Gerald Fayers and Roger Deakin's apple 'tree' on Aldeburgh beach
Look at the Suffolk Biological Records Centre’s map of the orchards once present in the county and you might think that the sandy Suffolk coast was a desert, but in fact very close to the sea are a number of almost certainly self-sown fruit trees – if we can call them trees.
On the top of the cliff at Dunwich, just a 100 metres from the edge, on heathland, is an old apple tree, just a couple of metres high with a heavy ancient trunk, whose highest branches are annually pruned by winter gales and sea spray as soon as they grow above the brambles and gorse. It does not fit any obvious cultivar, but it is quite well known; regular dog walkers pick the large elongate pearmain-shaped apples and eat them in autumn, so you have to be quick to get one. So well known is it that I have just discovered that someone has been taking graft wood for propagation – well, that makes two of us!
The Dunwich Pearmain is not the only apple. All round Walberswick and Southwold are many hedge apples close to the sea; one totters on the cliff edge near Cove Hythe, to be consumed by the sea any day now. Of course many of these are small green, yellow or red ‘wild’ apples, descendants of two millennia of ploughman’s lunches. Others are recent, bought and planted as Malus sylvestris, our native crab, as part of a new hedge; actually the result of a sharp British nurseryman importing hedging from a Dutch grower who grew seeds which are a by-product of the Hungarian apple juice industry – and who labelled them ‘crab apple’.
In this respect the Suffolk sandlings are no different from other areas of the county. I live in High Suffolk, and on thirty acres of our land, in 5 km of old hedges round tiny fields, we have 18 large wild apples (and two Dutchman’s crab apples), and not a single true Malus sylvestris, one of our rarer trees.

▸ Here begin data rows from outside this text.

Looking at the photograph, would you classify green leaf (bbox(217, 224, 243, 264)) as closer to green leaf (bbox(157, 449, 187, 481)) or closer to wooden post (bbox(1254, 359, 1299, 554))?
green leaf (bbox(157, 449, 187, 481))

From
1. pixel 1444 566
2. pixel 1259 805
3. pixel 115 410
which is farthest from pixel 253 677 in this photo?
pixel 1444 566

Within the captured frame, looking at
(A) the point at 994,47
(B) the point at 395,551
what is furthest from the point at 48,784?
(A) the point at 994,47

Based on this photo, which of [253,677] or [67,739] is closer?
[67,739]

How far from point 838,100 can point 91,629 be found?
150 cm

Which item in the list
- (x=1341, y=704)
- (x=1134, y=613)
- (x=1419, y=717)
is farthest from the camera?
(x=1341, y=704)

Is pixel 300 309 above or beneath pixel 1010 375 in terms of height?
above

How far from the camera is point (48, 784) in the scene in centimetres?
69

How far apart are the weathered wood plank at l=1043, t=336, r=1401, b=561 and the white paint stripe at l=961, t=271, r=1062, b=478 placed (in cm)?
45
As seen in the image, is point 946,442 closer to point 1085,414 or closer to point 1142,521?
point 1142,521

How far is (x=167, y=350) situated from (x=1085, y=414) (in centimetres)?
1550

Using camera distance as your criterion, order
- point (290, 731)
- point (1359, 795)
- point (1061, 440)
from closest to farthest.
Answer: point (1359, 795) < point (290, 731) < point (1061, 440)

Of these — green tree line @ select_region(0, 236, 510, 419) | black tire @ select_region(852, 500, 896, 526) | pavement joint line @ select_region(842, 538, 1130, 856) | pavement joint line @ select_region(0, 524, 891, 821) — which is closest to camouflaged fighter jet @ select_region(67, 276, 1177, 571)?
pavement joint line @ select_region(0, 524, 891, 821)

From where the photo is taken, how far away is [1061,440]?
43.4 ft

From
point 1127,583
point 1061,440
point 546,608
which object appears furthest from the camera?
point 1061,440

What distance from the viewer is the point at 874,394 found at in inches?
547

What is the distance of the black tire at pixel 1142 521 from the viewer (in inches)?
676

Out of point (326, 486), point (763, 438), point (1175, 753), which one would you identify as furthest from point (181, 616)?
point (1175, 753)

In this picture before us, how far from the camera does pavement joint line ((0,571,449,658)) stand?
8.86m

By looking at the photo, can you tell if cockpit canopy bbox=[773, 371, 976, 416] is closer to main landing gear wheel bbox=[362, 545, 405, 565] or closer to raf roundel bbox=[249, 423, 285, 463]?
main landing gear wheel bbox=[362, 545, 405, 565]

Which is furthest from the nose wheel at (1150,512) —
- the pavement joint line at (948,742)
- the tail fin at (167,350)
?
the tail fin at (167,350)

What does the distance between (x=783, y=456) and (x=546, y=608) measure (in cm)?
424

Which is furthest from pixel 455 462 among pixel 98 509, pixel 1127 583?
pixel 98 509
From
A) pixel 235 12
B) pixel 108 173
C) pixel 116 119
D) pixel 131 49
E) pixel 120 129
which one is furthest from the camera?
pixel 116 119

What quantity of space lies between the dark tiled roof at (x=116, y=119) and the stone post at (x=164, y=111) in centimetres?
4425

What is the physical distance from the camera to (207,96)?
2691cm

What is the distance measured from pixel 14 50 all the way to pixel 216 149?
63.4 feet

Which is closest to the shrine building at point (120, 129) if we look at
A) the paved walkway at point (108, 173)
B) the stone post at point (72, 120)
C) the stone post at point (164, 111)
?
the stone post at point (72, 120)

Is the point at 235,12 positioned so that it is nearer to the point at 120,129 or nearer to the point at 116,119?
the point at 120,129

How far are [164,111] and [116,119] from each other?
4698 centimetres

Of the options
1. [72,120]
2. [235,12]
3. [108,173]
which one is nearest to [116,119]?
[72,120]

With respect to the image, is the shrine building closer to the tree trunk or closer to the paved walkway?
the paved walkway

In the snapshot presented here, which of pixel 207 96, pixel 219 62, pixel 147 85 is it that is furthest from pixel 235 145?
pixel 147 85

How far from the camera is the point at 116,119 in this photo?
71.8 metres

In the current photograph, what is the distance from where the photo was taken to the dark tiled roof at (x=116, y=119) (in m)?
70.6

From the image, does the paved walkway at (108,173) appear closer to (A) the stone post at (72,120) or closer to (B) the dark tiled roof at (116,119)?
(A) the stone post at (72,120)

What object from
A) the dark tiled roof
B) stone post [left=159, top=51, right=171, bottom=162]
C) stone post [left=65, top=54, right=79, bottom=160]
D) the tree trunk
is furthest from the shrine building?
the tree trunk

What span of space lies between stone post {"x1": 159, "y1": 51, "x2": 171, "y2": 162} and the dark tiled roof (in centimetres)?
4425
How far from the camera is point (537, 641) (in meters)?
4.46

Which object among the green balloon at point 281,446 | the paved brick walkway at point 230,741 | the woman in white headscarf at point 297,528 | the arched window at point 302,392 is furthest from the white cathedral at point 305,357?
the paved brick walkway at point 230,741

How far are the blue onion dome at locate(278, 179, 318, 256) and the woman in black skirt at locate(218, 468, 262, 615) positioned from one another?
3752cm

But stranger seaside ‘trees’, if we can call them that, are at Aldeburgh. There is at least one apple, and a pear, and maybe others. These ‘trees’ are certainly tough, resistant to salt spray, and probably to the occasional watering with salt water. They grow in the lea of the shingle bank near the bed of a now dry mere a few yards from the sea, north of the town at Thorpeness. The oldest, and most well known, an apple, has been scrumped for many years by locals, and made both famous and literary by inclusion in Roger Deakin’s last book Wildwood, where his evocative writing describes this ten metre across, half metre high tangle of sticks half buried by the shingle. It seems that apart from growing quite nice August apples (if prone to bitter pit but nice enough for me to propagate – so now it needs a name!) its origin has been the source of speculation for many years, perhaps from its extent, even centuries.
Aldeburgh beach apple
Recently Gerald Fayers, an apple enthusiast, and specialist apple identifier from Gorleston, galvanized by Roger’s book, has taken up the challenge to find out why it is there. It would be nice to say that it is the last remaining apple tree from an orchard now drowned by sea gravel, just the top of the last tree remaining, prevented from growing above the lea of the shingle by the sweeping winds off the sea ……. but despite the research, Gerald’s old maps seem to suggest that this time the ploughman may have been a fisherman, and his lunch that day was not just fish.